* Set exercise:
Can you summarize the agreement excerpt in three sentences?

═════ Text provided ═════

The University will contribute specialized personnel for financial aid, enrollment, registration,
advisement, instruction, training and degree conferring coursework.

Consideration. The consideration to be received by each Party for each Project will be negotiated
and adjusted as mutually agreed by the Parties and will be set forth in the Project Description.
The consideration for the First Project is described in Exhibit 1.

Termination and Survival. This Agreement will terminate on December 31, 2010 (the “Termination
Date”), unless otherwise terminated for any reason by either Party, in its sole judgment, upon 45
days prior written notice to the other Party. The Parties may mutually agree, in writing, to
extend the Termination Date. Each Project will terminate upon the earlier of (i) its completion or
(ii) the termination of this Agreement, unless provided otherwise in the Project Description
relating to a Project. Any consideration described in the Project Description owed

 

 

under a Project but unpaid at the Termination Date will be paid within 30 days following the
Termination Date. The Parties agree that the students enrolled under a Project on the Termination
Date are attributed to Mind Streams’ efforts under such Project and any consideration described in
the Project Description related to those students, until their respective graduation or other
termination of enrollment, will be paid pursuant to the Project Description. The foregoing payment
obligations will survive the Termination Date.

Academic Responsibility. The University will have exclusive control over its academic programs.
The University is not delegating, and will not delegate, any of its institutional rights or
obligations. The University will make all academic and faculty employment judgments and decisions
consistent with its published policies and procedures. Non-delegated duties include course content
and the delivery of the instructional program; selection and approval of faculty; admission,
registration, and retention of students, calculation of prior learning; evaluation of student
progress and the awarding and recording of credit.

═════ Supplied data ═════

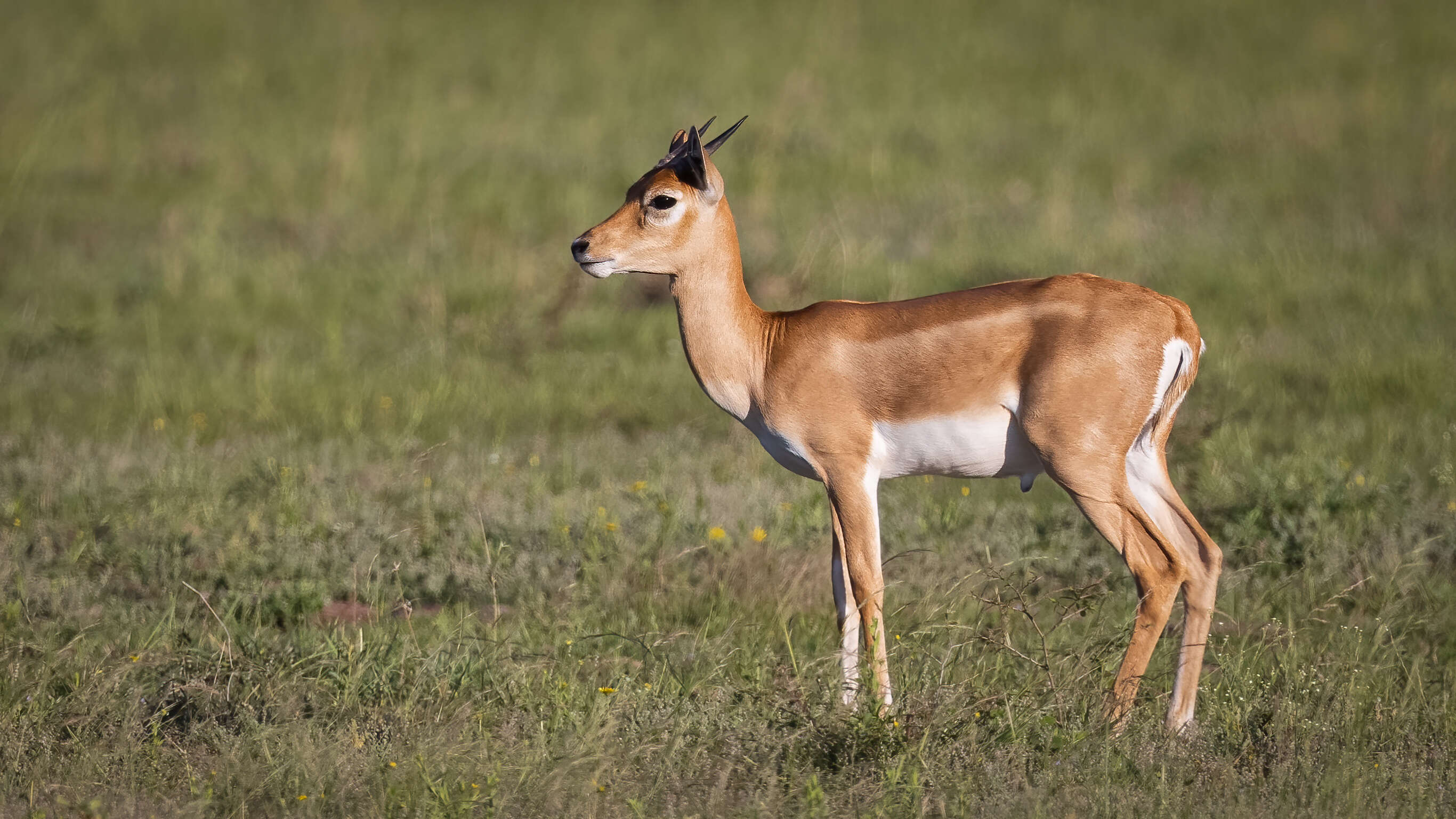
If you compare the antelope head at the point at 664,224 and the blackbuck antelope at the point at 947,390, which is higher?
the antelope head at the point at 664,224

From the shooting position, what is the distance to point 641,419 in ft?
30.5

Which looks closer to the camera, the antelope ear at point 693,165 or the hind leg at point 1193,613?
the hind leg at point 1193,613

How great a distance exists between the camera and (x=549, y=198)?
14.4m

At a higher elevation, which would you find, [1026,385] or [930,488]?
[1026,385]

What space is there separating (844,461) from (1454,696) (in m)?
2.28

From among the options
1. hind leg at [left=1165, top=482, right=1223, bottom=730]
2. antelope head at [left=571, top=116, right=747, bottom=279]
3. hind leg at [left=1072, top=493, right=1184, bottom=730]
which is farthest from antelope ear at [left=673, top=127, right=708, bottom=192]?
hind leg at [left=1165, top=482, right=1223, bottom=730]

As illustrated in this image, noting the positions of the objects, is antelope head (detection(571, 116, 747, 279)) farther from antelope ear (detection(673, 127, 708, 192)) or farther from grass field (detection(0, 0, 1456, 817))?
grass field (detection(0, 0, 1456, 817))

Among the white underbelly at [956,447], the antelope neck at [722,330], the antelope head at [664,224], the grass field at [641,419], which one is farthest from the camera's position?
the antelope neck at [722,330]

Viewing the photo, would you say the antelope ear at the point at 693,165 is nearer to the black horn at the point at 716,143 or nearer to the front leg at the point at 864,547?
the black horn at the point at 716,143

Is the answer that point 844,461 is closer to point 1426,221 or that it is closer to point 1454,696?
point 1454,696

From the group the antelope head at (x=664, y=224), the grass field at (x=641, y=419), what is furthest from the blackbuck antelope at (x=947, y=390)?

═════

* Exercise output:
Each party's consideration for a Project is negotiated and set out in the Project Description, and the Agreement ends on December 31, 2010 unless either party terminates it sooner with 45 days' prior written notice or the parties agree in writing to extend it. Consideration owed but unpaid at the Termination Date is due within 30 days, and consideration for students enrolled under a Project on that date, who are attributed to Mind Streams' efforts, continues to be paid under the Project Description until they graduate or their enrollment otherwise ends; these payment obligations survive the Termination Date. The University keeps exclusive control over its academic programs, delegates none of its institutional rights or obligations, and makes all academic and faculty employment decisions in line with its published policies and procedures.